Two PhD students will investigate the possibilities of a new architecture in which all options of lower-level modules are left open and final decisions are taken from a top-down perspective, given knowledge-rich background models and contexts. The interpretation of each single module and piece of information within that model thus depends on the interpretation mechanism that is applied. Words and tokens in text therefore do not get their meaning solely from the direct local context (e.g. surrounding words) but dominantly from higher interpretative functions. This approach has important consequences for the representation of our analysis and our ways of reasoning and deciding. Instead of just passing on the single best-choice in each step, all possible interpretation are left open, leading to an exploding cumulation of choices and options with probabilities. Furthermore, the interpretation of text, represented as a cumulation of choices, needs to be made sensitive to their fit to background knowledge, world-views, perspective and explanatory structures defined in the other projects.
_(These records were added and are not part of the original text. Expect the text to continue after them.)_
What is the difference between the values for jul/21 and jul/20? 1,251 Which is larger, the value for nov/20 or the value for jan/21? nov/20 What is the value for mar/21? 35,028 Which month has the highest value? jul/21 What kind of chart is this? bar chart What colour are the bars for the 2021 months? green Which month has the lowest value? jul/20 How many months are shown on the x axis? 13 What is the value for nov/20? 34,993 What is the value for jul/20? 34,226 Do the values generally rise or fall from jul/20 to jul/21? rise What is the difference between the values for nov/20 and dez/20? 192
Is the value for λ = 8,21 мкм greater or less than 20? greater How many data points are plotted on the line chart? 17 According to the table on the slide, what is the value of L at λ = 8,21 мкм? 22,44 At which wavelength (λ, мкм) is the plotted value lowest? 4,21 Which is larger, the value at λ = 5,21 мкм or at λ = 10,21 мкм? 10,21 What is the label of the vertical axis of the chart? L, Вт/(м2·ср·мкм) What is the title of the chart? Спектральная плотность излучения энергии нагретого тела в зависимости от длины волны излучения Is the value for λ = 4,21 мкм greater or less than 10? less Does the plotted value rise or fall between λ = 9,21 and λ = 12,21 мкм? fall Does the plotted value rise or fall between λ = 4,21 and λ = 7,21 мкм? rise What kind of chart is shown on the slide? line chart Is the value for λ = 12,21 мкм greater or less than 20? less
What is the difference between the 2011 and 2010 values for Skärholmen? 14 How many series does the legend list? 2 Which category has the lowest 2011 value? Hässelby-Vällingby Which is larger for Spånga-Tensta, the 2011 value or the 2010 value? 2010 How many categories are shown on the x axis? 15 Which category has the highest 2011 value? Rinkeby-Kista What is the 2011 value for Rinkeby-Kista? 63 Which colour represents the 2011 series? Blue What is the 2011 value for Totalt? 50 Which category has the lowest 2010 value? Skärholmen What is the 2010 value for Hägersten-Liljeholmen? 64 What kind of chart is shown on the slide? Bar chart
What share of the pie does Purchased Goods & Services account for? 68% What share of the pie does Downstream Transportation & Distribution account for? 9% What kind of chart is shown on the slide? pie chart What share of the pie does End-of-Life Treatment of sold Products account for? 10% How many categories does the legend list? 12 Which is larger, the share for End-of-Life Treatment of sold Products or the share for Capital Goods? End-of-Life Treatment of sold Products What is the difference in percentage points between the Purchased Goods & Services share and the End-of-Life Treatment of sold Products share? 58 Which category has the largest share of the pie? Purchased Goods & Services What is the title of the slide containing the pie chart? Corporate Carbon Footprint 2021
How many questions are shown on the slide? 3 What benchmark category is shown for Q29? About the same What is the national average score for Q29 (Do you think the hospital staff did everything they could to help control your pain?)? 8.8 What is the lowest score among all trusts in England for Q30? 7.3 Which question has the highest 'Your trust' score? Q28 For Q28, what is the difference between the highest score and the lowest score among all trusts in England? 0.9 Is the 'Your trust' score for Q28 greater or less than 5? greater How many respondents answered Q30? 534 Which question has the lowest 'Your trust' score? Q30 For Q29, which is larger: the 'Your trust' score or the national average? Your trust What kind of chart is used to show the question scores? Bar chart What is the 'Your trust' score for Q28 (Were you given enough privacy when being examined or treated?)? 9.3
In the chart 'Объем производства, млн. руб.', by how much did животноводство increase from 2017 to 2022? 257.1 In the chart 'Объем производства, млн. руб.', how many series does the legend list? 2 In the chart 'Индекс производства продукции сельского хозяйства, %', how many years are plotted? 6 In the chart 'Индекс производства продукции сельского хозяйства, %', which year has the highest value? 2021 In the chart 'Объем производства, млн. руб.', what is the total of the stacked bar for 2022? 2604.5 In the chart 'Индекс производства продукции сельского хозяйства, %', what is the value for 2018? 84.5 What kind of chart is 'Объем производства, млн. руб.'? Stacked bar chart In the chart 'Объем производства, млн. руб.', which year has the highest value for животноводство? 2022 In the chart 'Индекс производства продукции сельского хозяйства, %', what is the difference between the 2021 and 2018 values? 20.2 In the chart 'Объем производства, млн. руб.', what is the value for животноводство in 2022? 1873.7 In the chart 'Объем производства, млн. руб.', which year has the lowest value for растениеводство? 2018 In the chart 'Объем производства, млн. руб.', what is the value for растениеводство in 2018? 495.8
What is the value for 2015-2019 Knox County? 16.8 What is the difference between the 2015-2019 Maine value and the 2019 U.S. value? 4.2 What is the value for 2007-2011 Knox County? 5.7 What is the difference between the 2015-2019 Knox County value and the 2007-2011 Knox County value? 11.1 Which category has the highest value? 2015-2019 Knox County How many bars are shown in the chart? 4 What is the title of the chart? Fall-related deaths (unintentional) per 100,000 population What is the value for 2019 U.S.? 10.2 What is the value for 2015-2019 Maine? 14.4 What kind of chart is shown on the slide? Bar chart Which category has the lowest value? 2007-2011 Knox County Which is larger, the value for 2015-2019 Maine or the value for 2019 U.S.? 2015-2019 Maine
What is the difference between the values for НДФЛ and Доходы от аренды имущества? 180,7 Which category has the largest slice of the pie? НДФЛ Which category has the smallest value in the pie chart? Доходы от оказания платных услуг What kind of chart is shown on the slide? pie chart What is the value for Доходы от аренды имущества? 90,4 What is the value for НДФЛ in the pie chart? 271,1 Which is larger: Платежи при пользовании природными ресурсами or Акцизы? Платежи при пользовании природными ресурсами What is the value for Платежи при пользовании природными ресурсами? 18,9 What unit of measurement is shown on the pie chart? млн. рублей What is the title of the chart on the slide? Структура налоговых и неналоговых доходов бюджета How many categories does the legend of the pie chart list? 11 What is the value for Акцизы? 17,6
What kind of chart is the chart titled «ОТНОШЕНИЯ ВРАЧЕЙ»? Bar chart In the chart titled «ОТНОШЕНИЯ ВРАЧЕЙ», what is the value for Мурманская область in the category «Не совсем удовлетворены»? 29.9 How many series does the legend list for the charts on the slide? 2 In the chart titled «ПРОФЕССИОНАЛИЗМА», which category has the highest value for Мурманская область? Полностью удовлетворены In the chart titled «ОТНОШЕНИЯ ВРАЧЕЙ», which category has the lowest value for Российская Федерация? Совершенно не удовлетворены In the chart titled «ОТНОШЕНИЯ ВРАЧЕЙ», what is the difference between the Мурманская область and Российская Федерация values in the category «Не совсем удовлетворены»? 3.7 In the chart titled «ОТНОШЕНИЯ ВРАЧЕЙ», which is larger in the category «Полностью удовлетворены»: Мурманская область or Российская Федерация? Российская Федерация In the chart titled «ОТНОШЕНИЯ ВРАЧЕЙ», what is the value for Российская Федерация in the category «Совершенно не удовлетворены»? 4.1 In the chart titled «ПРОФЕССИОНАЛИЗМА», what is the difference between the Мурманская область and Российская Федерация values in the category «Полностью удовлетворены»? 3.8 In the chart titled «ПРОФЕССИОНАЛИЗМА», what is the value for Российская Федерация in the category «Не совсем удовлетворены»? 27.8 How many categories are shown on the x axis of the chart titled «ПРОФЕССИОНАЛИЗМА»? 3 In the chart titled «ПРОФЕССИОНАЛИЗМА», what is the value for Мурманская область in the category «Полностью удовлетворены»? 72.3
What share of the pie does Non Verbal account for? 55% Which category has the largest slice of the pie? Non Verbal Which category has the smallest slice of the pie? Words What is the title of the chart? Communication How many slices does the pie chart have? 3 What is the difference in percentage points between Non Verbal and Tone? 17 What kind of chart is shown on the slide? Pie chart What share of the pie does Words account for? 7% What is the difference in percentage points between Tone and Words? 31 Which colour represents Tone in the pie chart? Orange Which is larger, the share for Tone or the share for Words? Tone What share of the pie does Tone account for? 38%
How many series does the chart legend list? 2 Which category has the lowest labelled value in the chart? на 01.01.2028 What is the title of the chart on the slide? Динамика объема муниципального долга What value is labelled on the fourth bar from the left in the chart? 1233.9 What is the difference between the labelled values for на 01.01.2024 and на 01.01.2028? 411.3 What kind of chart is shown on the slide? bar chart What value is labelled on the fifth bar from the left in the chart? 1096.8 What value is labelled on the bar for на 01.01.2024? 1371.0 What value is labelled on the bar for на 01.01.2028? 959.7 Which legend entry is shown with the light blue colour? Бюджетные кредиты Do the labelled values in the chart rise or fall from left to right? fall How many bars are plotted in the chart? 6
The first PhD will model ambiguities at all levels of processing and will experiment with different reasoning and decision mechanism to resolve these ambiguities given contextual background models. This is a considered as a more natural way of signal processing for people, who combine bottom-up pattern matches with higher-order interpretative functions as well. Likewise, people do not notice errors and omissions at lower levels as long as they do not interfer with these higher functions. The second PhD will formally define the background models and the notion of context as higher conceptual structure for interpretation and reasoning. These models are based on formal Semantic Web representations (such as RDF) and exploit the available data in the Semantic Web.
Ultimately, this new approach to assigning meaning to language tokens should better mimic human intuitions of language. Humans do not experience the combinatoric explosion of choices that computer systems now face. They are hardly aware of the interpretations that do not match the interpretation model. We expect that computer systems that decide when trying to interpret according to interpretation functions will be able to override possible erroneous analysis of low-level modules that solve subtasks. Interpretation of these smaller units is thus determined by interpretation, analogue to a quantum approach to establish values. This will result in robust ways of reasoning over representations of textual data that can deal with extremely noisy and sparse information.
The project will build on the formal data structure for provenance that are currently defined in BiographyNet and NewsReader. This provenance model traces all interpretation steps of text from each module up to a semantic representation that is independent of text. More efficient ways of representing all options in complex knowledge and data graphs need to be developed and ways of efficiently applying background and context models. Evaluations will be carried out on big data sets developed in the NewsReader project in comparison to traditional pipeline architectures.